The Kantō Plain witnessed its greatest devastation from an earthquake on 1 September 1923, with a death toll calculated of 142,807.

== Geology ==
Kanto Plain was formed by the Kanto basin-forming movement, which has continued since the Neogene period. This movement is what caused sedimentation in the center of the present-day Kanto Plain and uplift of the surrounding mountains. As a result, sediment from the surrounding mountains was deposited very thickly (the Tertiary layer reaches as high as 3,000 meters) and further uplifted to form many hills and plateaus. Large tectonic lines such as the eastern margin of the Fossa Magna and the Median Tectonic Line are thought to exist in the central part of the plain, but this thick accumulation of soft sedimentary layers makes it difficult to find active faults that can cause earthquakes (faults exist in the base 3000m below the sedimentary layers). In addition, natural sediments such as sediment carried by rivers have been used to create land, and the terrain was almost the same as it is today in the Late Jomon to Early Yayoi Period (more than 3,000 years ago).

== Climate ==
The climate of the Kanto Plain is temperate, with a Pacific Ocean side climate. Winters are cold and summers are hot. The further inland, the greater the temperature difference between summer and winter, and within a day. There are relatively many hours of sunshine, especially in the northern part. Due to the influence of the Black Current (warm current) flowing along the coast, the climate is mild, especially in the southern part.

In summer, rainfall is heavy due to the rainy season front caused by monsoon, and typhoons are often seen. Thunderclouds that form in the northern to western mountains areas before noon reach the plains in the early afternoon, often resulting in evening showers (thunderstorms). In years when Okhotsk anticyclone prevails, the winds from this anticyclone become northeasterly winds, and temperatures do not rise due to the cool air brought in by the Yamase, resulting in a cold summer.

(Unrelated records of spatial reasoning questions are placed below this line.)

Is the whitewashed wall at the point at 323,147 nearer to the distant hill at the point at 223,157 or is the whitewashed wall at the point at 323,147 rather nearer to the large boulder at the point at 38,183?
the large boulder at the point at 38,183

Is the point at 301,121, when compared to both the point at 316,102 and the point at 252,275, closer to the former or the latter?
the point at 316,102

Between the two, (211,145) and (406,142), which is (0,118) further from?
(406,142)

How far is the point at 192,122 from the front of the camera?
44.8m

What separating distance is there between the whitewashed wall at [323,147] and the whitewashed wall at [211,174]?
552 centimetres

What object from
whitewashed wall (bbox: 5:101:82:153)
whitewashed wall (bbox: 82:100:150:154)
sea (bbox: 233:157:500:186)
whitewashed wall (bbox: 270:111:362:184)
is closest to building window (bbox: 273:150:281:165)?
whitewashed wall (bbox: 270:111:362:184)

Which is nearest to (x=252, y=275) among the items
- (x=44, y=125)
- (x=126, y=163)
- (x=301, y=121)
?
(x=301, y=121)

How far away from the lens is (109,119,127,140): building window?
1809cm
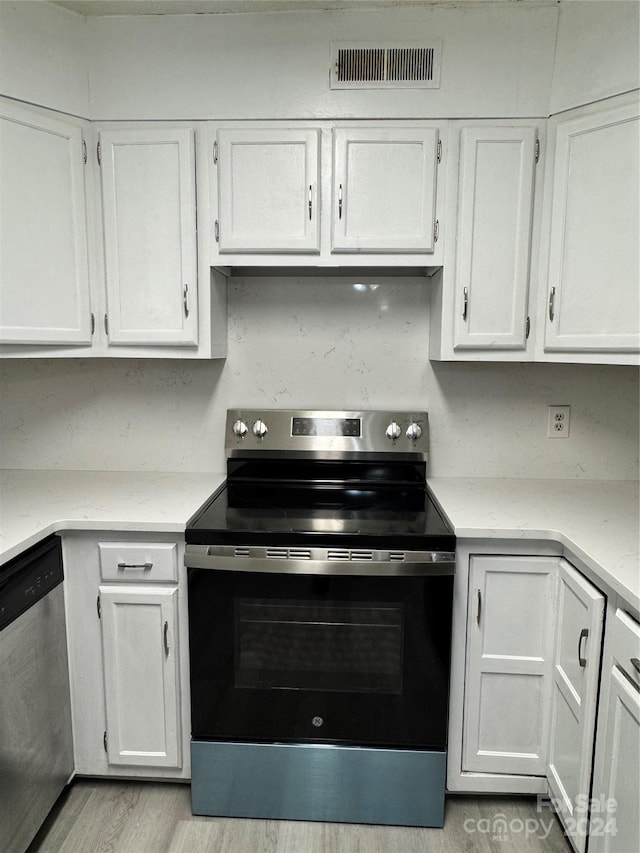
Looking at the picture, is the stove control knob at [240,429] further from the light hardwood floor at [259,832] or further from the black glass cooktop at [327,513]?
the light hardwood floor at [259,832]

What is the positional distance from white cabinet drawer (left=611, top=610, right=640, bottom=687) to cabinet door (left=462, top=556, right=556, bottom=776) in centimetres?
33

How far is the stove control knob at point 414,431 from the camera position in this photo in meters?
2.02

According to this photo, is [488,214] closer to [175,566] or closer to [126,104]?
[126,104]

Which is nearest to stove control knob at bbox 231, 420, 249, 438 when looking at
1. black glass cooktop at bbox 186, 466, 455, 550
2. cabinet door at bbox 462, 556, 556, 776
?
black glass cooktop at bbox 186, 466, 455, 550

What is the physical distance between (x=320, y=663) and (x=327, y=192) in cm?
143

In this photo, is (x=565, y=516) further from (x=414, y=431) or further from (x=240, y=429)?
(x=240, y=429)

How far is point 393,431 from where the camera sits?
2.02 metres

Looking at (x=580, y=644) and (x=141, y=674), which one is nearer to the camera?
(x=580, y=644)

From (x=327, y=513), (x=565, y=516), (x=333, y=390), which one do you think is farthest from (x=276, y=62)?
(x=565, y=516)

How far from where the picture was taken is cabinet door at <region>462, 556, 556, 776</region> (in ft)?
5.14

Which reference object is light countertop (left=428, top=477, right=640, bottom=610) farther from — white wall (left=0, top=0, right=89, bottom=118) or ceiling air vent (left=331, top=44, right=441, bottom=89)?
white wall (left=0, top=0, right=89, bottom=118)

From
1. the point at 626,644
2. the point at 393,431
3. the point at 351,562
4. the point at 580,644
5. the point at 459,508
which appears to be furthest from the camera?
the point at 393,431

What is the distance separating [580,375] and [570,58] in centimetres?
102

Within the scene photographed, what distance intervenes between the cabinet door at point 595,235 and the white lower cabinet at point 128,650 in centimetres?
138
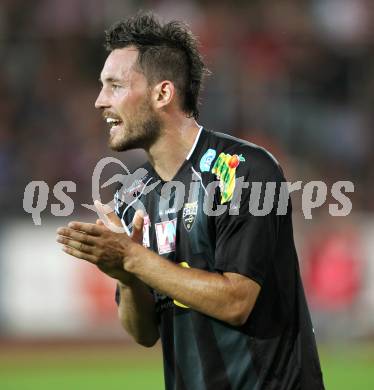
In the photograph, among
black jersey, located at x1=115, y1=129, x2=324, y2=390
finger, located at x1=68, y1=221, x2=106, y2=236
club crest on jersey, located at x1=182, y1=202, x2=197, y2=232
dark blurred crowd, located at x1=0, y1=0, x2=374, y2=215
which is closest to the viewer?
finger, located at x1=68, y1=221, x2=106, y2=236

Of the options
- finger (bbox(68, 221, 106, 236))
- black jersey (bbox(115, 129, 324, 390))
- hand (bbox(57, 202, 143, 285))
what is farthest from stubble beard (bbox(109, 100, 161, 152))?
finger (bbox(68, 221, 106, 236))

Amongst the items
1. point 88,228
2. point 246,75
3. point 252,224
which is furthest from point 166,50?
point 246,75

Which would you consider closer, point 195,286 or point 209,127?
point 195,286

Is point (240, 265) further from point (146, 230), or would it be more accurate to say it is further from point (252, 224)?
point (146, 230)

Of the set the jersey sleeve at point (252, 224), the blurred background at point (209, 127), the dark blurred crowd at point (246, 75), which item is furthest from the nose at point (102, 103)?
the dark blurred crowd at point (246, 75)

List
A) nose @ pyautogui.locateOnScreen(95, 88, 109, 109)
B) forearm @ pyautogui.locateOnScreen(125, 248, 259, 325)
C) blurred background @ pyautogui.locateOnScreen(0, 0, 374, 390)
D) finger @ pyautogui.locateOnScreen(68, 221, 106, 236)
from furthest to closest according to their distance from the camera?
blurred background @ pyautogui.locateOnScreen(0, 0, 374, 390)
nose @ pyautogui.locateOnScreen(95, 88, 109, 109)
forearm @ pyautogui.locateOnScreen(125, 248, 259, 325)
finger @ pyautogui.locateOnScreen(68, 221, 106, 236)

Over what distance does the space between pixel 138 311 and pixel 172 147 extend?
29.7 inches

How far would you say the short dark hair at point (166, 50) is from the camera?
4.45 meters

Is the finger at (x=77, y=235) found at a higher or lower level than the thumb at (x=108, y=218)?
lower

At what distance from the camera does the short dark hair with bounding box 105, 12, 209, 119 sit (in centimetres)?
445

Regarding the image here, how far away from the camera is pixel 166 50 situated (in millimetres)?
4484

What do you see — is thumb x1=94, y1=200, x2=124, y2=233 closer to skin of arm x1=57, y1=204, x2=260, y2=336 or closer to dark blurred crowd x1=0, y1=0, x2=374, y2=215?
skin of arm x1=57, y1=204, x2=260, y2=336

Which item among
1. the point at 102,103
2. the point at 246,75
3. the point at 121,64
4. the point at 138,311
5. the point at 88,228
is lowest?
the point at 138,311

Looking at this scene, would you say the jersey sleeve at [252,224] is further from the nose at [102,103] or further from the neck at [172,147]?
the nose at [102,103]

In winter, the monsoon from the Sea of Japan is blocked by the Mikuni Mountains, and the moisture falls as snow along the mountains to the north, and the monsoon that has lost its moisture blows through the Kanto Plain as a strong gale carrying dry air (such as Akagi Orosi in Gunma Prefecture, Tsukuba Orosi in Ibaraki Prefecuture and Futaara Orosi). Snowfall has been decreasing year by year, but snow accumulation of around 10–20 cm is recorded several times during the winter.

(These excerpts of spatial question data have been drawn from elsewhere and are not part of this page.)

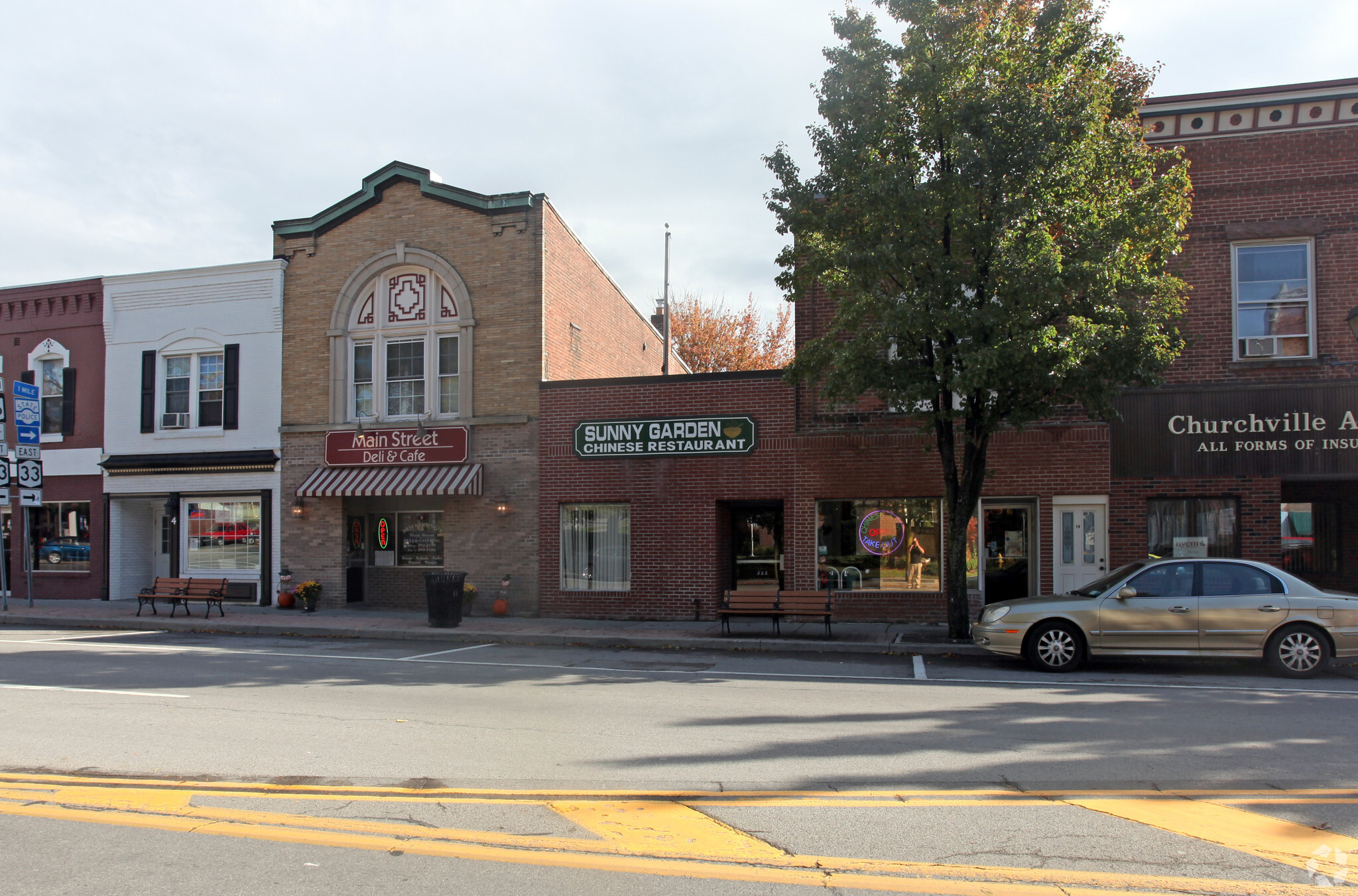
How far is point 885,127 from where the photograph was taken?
13.6 meters

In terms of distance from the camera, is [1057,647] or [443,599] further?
[443,599]

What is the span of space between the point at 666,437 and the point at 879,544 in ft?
15.2

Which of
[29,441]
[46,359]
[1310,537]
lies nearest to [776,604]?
[1310,537]

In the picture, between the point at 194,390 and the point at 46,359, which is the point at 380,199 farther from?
the point at 46,359

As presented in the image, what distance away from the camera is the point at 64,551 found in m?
22.7

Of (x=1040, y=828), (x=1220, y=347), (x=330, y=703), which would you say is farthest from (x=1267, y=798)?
(x=1220, y=347)

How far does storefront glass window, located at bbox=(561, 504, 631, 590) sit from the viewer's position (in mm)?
18719

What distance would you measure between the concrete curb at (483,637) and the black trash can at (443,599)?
0.32 meters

Throughout the year, the entire Kanto Plain, especially the inland areas, are easily affected by radiative cooling due to clear skies and north winds, so the minimum temperature before sunrise can drop to about 5 degrees below zero in winter. Even on days when the temperature drops at dawn, the daytime temperature rises to about 7 to 10 degrees Celsius on sunny days, and on days with strong dry north winds, the sensory temperature is lower than the actual temperature. The lowest temperatures in central Tokyo are higher than those in surrounding areas due to the heat island effect. Kumagaya tends to get hotter because of being inland, because of the Foehn phenomenon (which occurs when the wind in the sky above blows down after crossing the mountains on the north and west sides of the Kanto Plain), and because of the sea breeze that warms up while passing through central Tokyo.